運・鈍・根(うん・どん・こん)とは、事業に成功する人の三要素で、運に恵まれて根気よく耐えて努力する人のことである。ただ「鈍」は、文字通り単純に捉えると真意がよく分からず誤解するかもしれない。前述のように、元々は運に恵まれ、鈍感なほど根気強く物事に取り組む人という意味であろうが、「鈍」とは何物にも動揺しない確固とした信念があり、豊かな個性と他人への愛想(あいそ)や強い思い遣りを持っているということではなかろうか。

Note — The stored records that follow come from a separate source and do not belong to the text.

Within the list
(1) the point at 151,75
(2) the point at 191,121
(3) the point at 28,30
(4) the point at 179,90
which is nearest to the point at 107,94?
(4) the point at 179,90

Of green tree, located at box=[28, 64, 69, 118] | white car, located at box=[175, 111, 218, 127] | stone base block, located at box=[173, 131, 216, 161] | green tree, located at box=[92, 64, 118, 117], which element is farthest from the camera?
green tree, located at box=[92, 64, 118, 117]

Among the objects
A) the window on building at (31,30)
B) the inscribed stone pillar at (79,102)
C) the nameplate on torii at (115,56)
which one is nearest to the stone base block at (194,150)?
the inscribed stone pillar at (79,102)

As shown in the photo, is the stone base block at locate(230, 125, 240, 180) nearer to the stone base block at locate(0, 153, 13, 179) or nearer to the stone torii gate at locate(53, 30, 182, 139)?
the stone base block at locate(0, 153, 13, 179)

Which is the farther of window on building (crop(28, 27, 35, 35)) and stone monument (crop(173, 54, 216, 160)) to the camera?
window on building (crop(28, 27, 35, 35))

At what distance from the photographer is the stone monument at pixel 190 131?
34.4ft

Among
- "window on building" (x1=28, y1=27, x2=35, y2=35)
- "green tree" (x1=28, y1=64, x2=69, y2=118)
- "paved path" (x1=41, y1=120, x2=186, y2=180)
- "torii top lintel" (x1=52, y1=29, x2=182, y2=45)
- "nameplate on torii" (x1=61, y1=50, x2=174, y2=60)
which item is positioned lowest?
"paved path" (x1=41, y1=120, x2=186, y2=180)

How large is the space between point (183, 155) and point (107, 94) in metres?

例えば、期待された仕事の成果が出ない時、同僚から馬鹿にされたりしても一緒に笑って平気な人がいる。次は必ず成果を上げて見せるという強い自信かもしれない。また、お客様から苦情や注文を付けられたり、上司等から厳しく注意されたりしても、その後は平然と仕事に取り掛かる人がいる。普通の感覚からは、時に鈍感な人と思われるかもしれないが、実は切り替えの早い仕事熱心な人と評価しても良いだろう。注意を要するのは、自分に対して鈍は良いかもしれないが、他人に対して鈍では困るということだ。
経営の神様と言われた松下幸之助氏は、問題を起こした社員を厳しく叱責した後は、その上司を呼んで部下を慰めてやれと指示をした。「鈍」とは自分には厳しく、他人には寛大にすることだ。